** Input data follows **
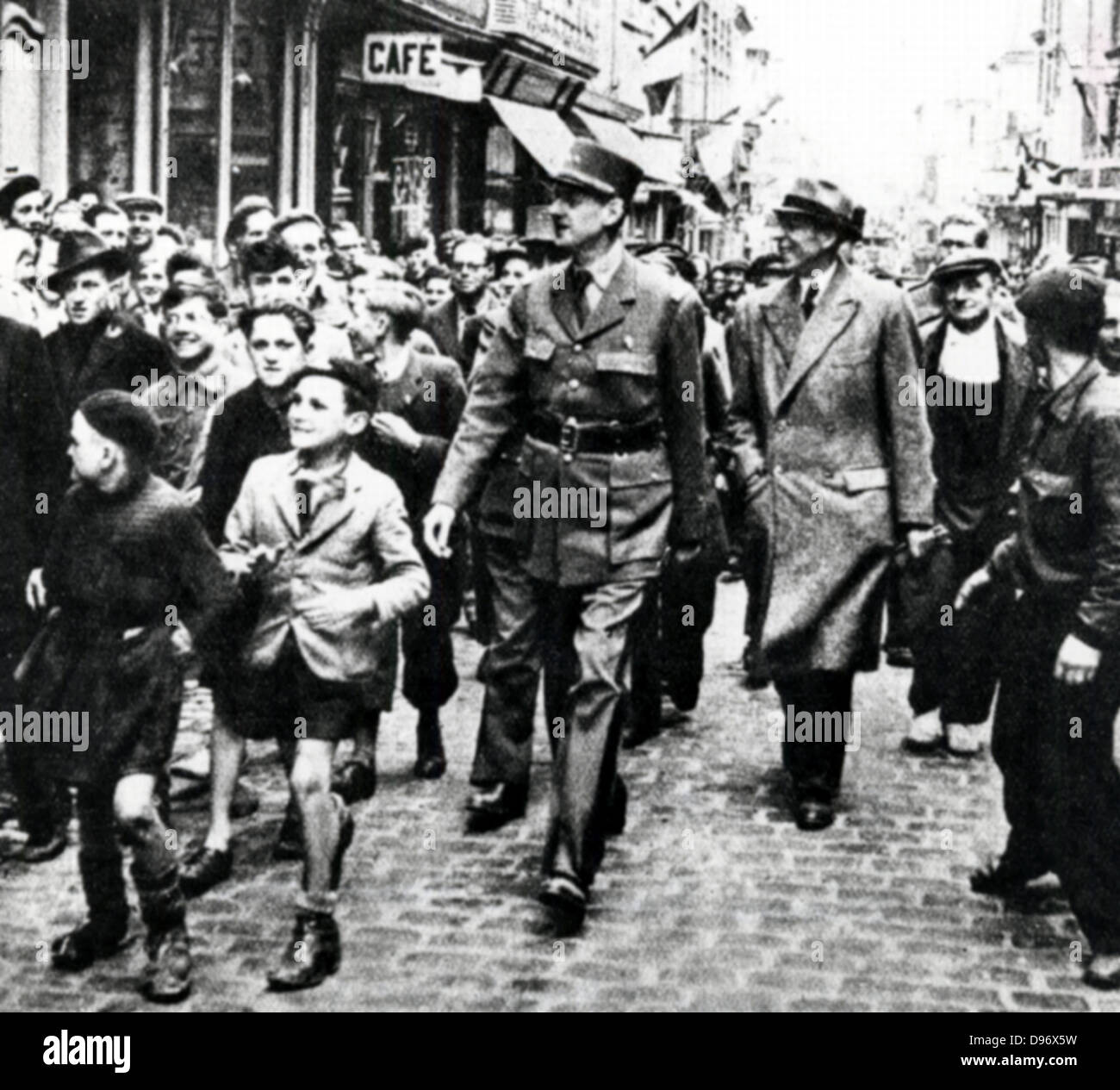 Charles de Gaulle (1890-1970) French General and first President of The Fifth Republic. De Gaulle walking through Bayeux, the first French town to be liberated, surrounded by rejoicing populace. On his left is Vienot, representative of the French provisional government in London. World War II: 14 June1944. Stock Photo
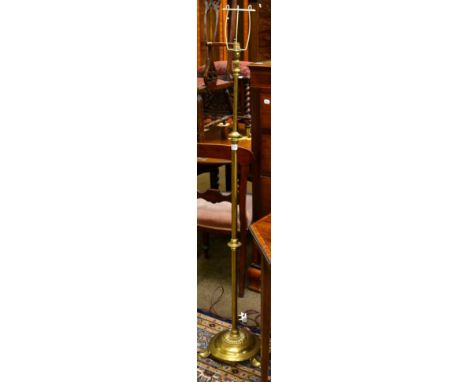 An Art Nouveau brass adjustable standard lamp with stylised base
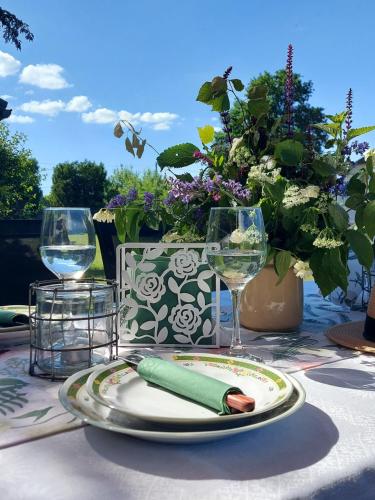a table with a plate and wine glasses and flowers at Apartamenti Dundaga XXL in Dundaga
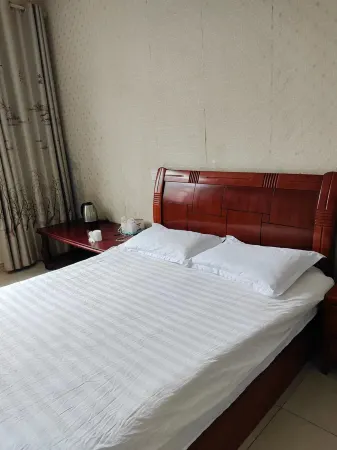 Yongxin Jinye Hotel Отели рядом с достопримечательностью «Mao Zedong Former Residence (Northwest to Sanwan Travel Shopping Center)»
** End of Input data **
## Your task
Repeat the listing in full and exactly. Do not include any images.

## Finished task
 Charles de Gaulle (1890-1970) French General and first President of The Fifth Republic. De Gaulle walking through Bayeux, the first French town to be liberated, surrounded by rejoicing populace. On his left is Vienot, representative of the French provisional government in London. World War II: 14 June1944. Stock Photo
 An Art Nouveau brass adjustable standard lamp with stylised base
a table with a plate and wine glasses and flowers at Apartamenti Dundaga XXL in Dundaga
 Yongxin Jinye Hotel Отели рядом с достопримечательностью «Mao Zedong Former Residence (Northwest to Sanwan Travel Shopping Center)»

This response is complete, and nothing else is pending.